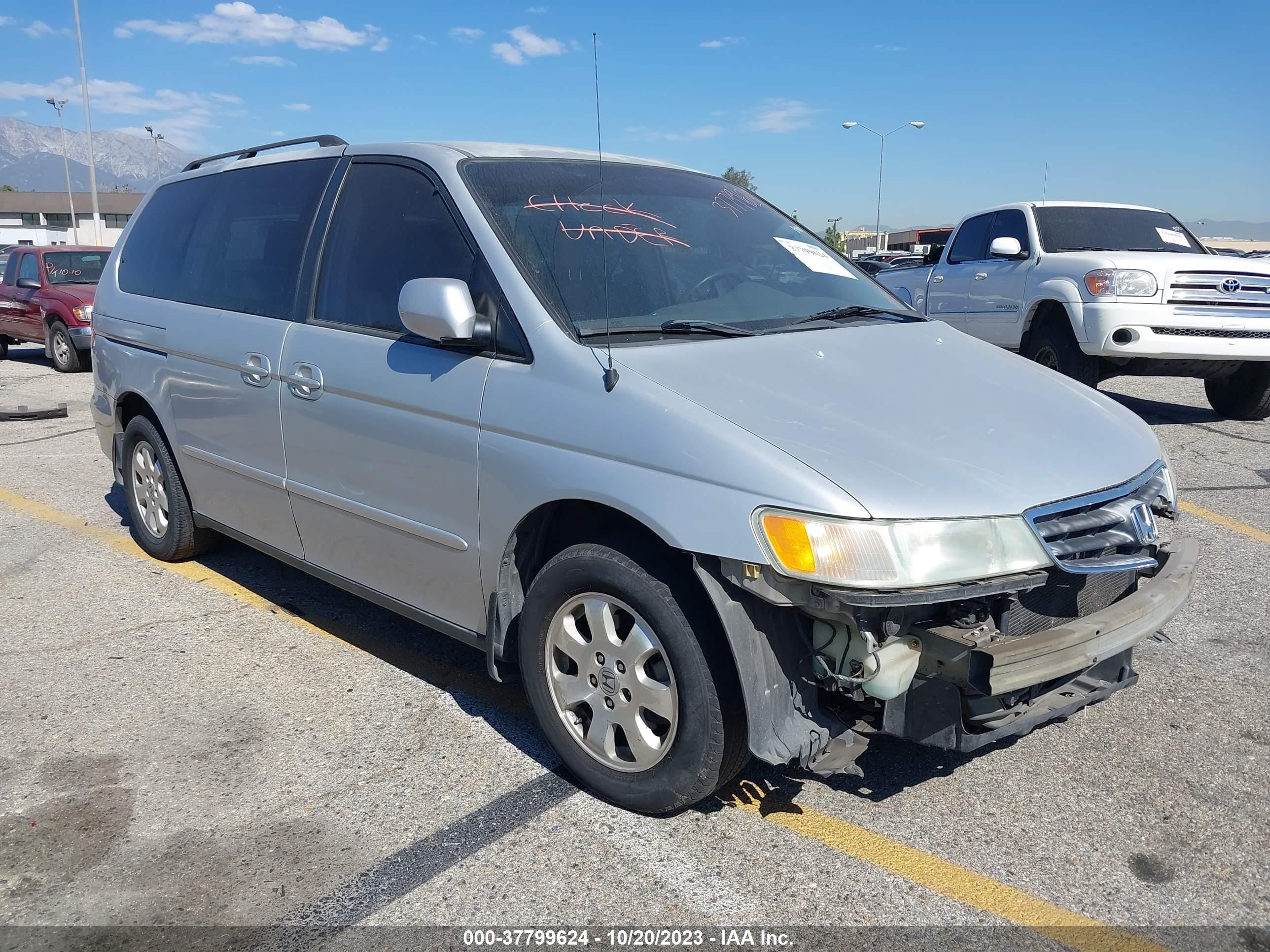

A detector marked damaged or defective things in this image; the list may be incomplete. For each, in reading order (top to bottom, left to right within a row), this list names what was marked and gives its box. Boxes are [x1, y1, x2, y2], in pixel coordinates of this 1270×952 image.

damaged front bumper [696, 538, 1199, 777]
exposed front end damage [696, 541, 1199, 777]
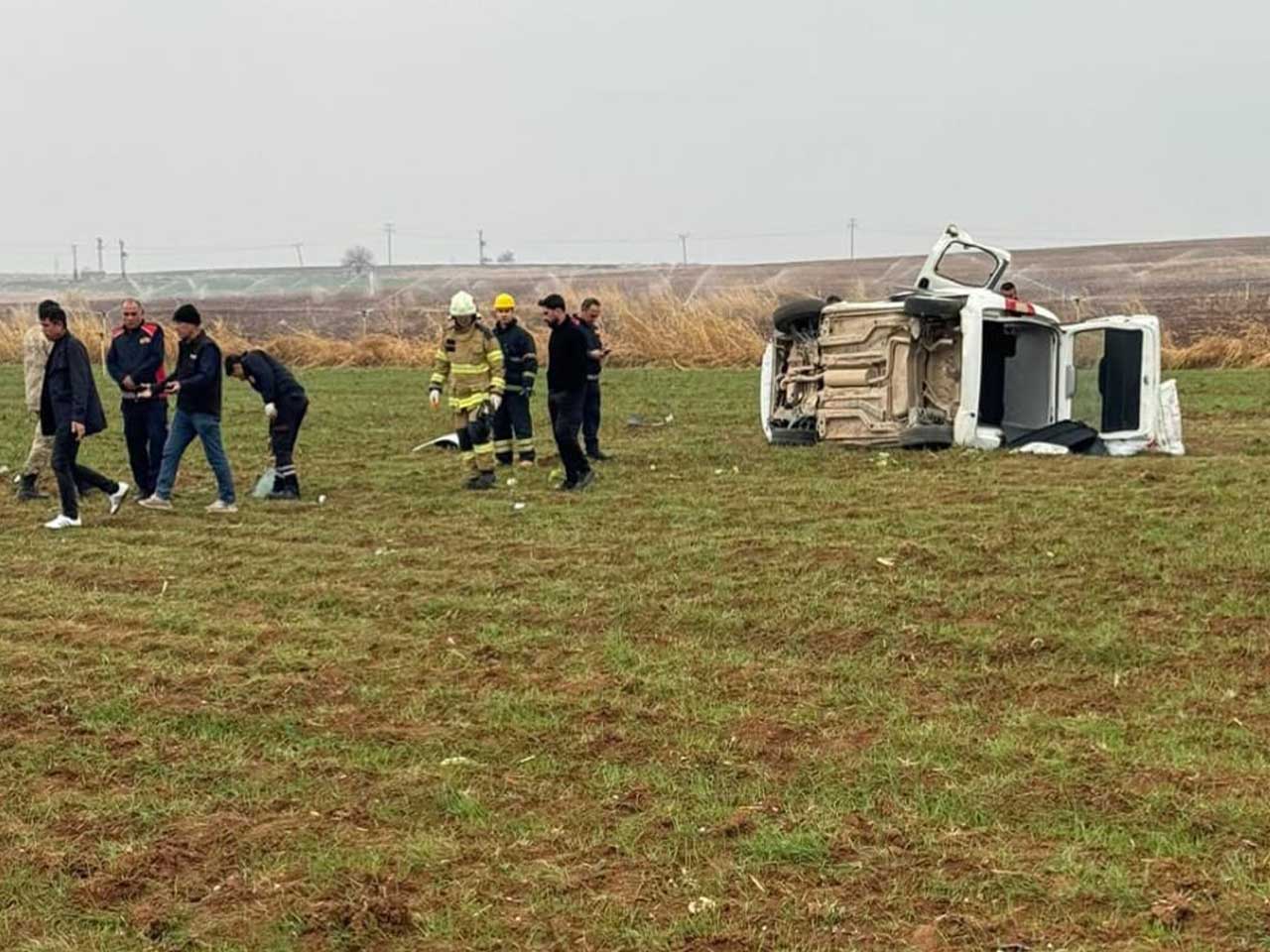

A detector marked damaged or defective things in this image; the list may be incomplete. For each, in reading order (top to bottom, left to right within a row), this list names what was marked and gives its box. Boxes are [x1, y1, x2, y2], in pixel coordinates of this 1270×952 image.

overturned white van [751, 227, 1178, 459]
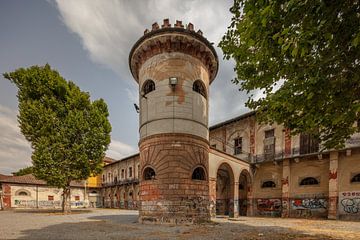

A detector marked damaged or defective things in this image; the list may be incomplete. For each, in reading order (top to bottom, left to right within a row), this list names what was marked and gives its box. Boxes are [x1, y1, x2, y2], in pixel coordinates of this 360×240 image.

broken window [300, 133, 320, 154]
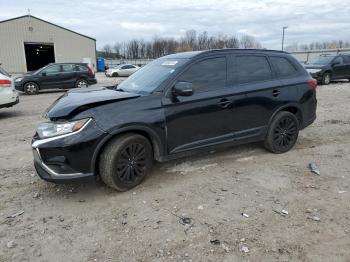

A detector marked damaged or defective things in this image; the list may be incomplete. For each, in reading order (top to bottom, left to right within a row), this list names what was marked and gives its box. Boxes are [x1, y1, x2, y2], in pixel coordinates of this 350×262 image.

crumpled hood [44, 86, 139, 118]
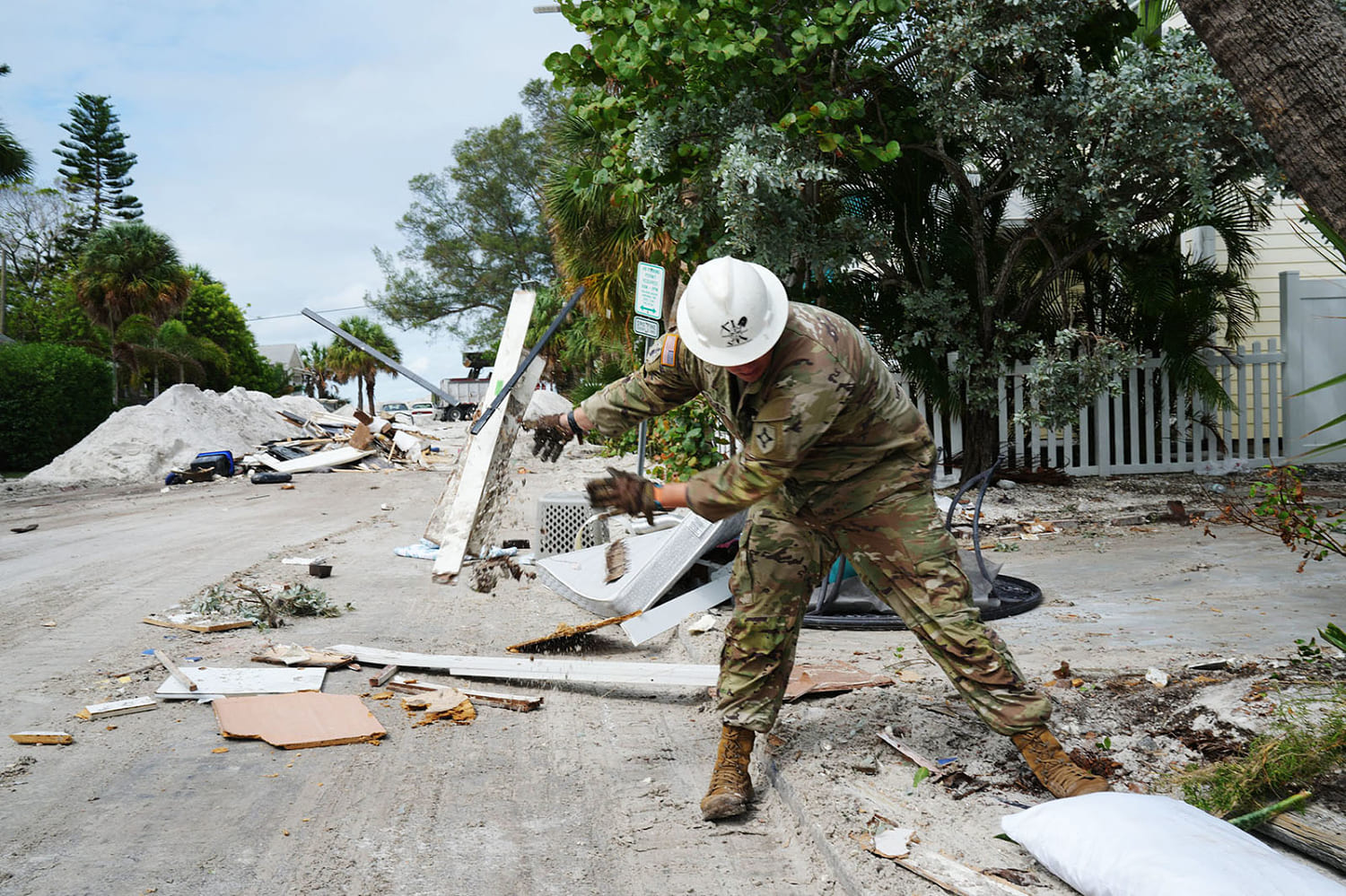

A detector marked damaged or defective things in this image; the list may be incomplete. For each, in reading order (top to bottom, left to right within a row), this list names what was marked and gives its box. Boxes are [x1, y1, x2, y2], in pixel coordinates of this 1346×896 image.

damaged wood plank [506, 610, 642, 653]
damaged wood plank [330, 642, 721, 689]
damaged wood plank [75, 700, 158, 721]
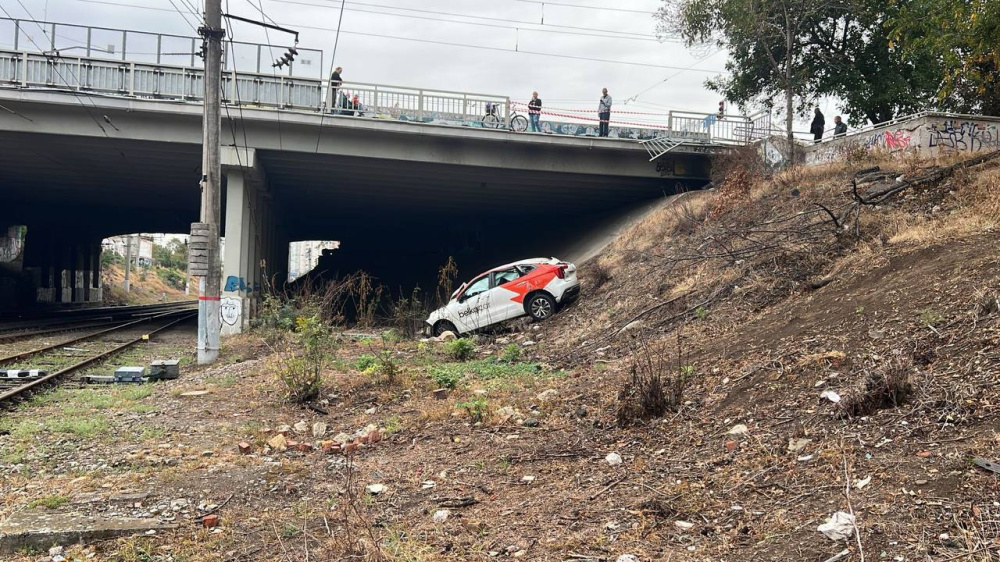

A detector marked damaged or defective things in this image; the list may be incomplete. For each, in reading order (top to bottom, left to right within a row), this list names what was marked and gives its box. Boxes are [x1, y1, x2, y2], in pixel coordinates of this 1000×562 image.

crashed white car [426, 258, 584, 334]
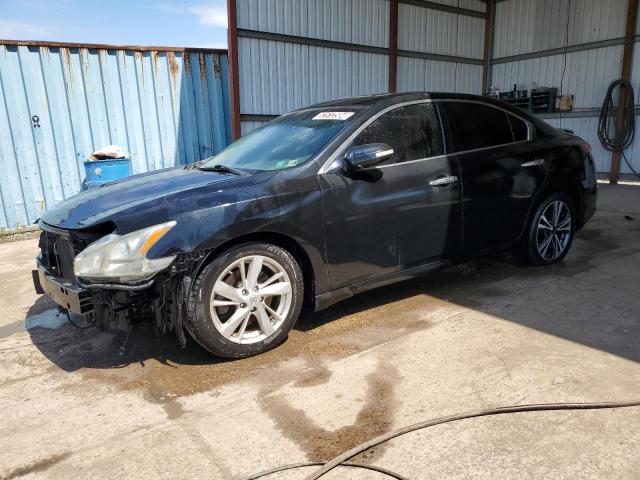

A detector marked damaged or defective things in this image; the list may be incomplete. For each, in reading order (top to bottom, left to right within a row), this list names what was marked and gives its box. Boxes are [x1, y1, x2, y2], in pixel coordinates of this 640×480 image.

rusty metal panel [239, 37, 388, 114]
rusty metal panel [238, 0, 390, 47]
rusty metal panel [398, 2, 482, 58]
rusty metal panel [398, 56, 482, 94]
red rusted beam [480, 0, 496, 94]
rusty metal panel [490, 44, 620, 109]
rusty metal panel [496, 0, 624, 58]
red rusted beam [608, 0, 640, 183]
rusty metal panel [0, 43, 231, 231]
exposed headlight [74, 222, 176, 284]
damaged black car [32, 93, 596, 356]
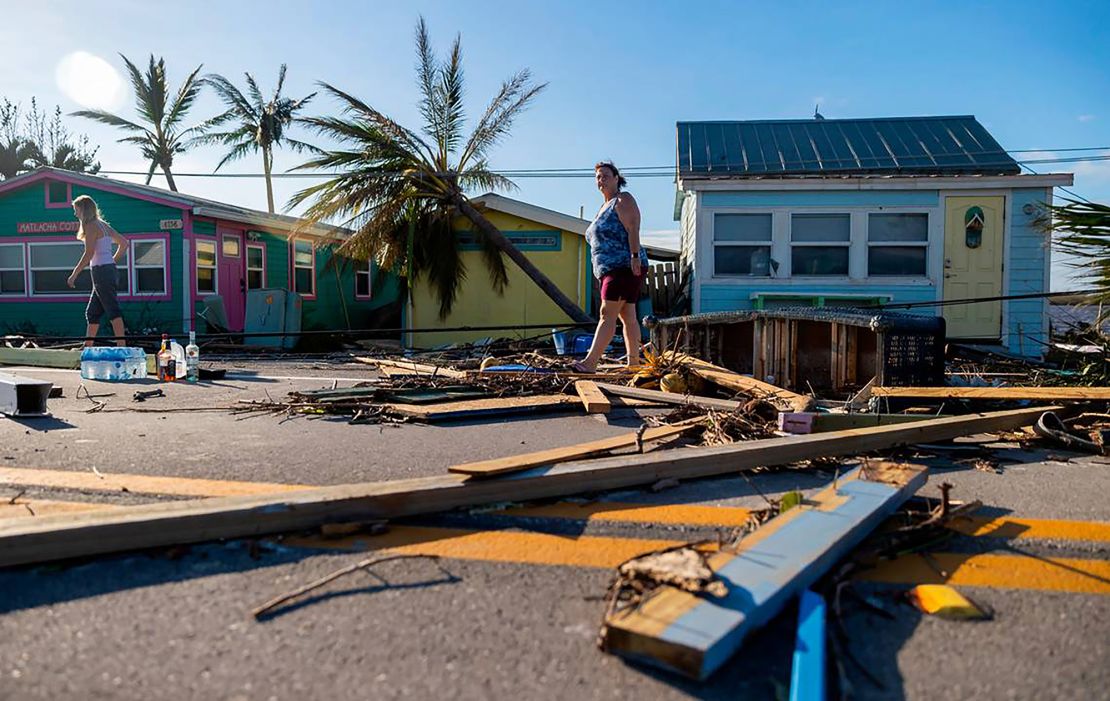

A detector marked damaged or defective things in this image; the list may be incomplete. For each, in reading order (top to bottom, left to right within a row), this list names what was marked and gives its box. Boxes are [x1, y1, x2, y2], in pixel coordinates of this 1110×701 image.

□ □ □ □ □

### Exercise objective
Using the material above, retype each entry exactly and omit the pictures.

### Answer for this exercise
A detector marked damaged or defective things in this image; the list may be incomplete. For each, in reading order (top to bottom, left to right within a row), this list names what was marked and gives its box. Boxes are [x1, y1, x2, y2], in pixel coordinates of this 1270×952 image.

damaged front bumper [696, 538, 1199, 777]
exposed front end damage [696, 541, 1199, 777]

A detector marked damaged or defective things in this image; the list may be incomplete. For each, in reading order (top to bottom, left to right within a row), this list names what was marked and gives its box. Boxes are [x1, y1, x2, y2], in pixel coordinates of this 1270×952 image.

overturned white van [751, 227, 1178, 459]

A detector marked damaged or defective things in this image; the list may be incomplete. For each, in reading order (top to bottom, left to right within a row), this list names what was marked and gives its box. Boxes are [x1, y1, x2, y2], in pixel coordinates of this 360×240 image.

broken window [300, 133, 320, 154]

A detector marked damaged or defective things in this image; the list may be incomplete. For each, in reading order (top to bottom, left to right within a row), this list names what was marked and gives its box. Boxes are [x1, y1, x2, y2], in pixel coordinates of this 350×262 image.

crumpled hood [44, 86, 139, 118]

A detector marked damaged or defective things in this image; the list may be incomplete. For each, in reading order (top to bottom, left to right within a row), this list names what was marked and gives its box. Boxes are [x1, y1, x2, y2], in pixel coordinates of this 1346×896 image.

damaged wood plank [506, 610, 642, 653]
damaged wood plank [330, 642, 721, 689]
damaged wood plank [75, 700, 158, 721]

A detector marked damaged or defective things in this image; the list may be incomplete. For each, in reading order (top to bottom, left to right within a row), this list names what was marked and gives its box. Boxes are [x1, y1, x2, y2], in pixel coordinates of this 1000×562 image.

crashed white car [426, 258, 584, 334]

A detector marked damaged or defective things in this image; the list may be incomplete. For each, in reading order (top to bottom, left to right within a row), this list names what was marked and gives its box. Boxes are [x1, y1, x2, y2], in pixel coordinates of this 640×480 image.

rusty metal panel [239, 37, 388, 114]
rusty metal panel [238, 0, 390, 47]
rusty metal panel [398, 2, 482, 58]
rusty metal panel [398, 56, 482, 94]
red rusted beam [480, 0, 496, 94]
rusty metal panel [490, 44, 620, 109]
rusty metal panel [496, 0, 624, 58]
red rusted beam [608, 0, 640, 183]
rusty metal panel [0, 43, 231, 231]
exposed headlight [74, 222, 176, 284]
damaged black car [32, 93, 596, 356]

A detector marked damaged or defective things in this image; the list may be incomplete. For each, in reading order (top to bottom, left to right within a row), this list names what was marked and gives its box. Boxes are [x1, y1, x2, y2], in pixel coordinates of this 1110×701 image.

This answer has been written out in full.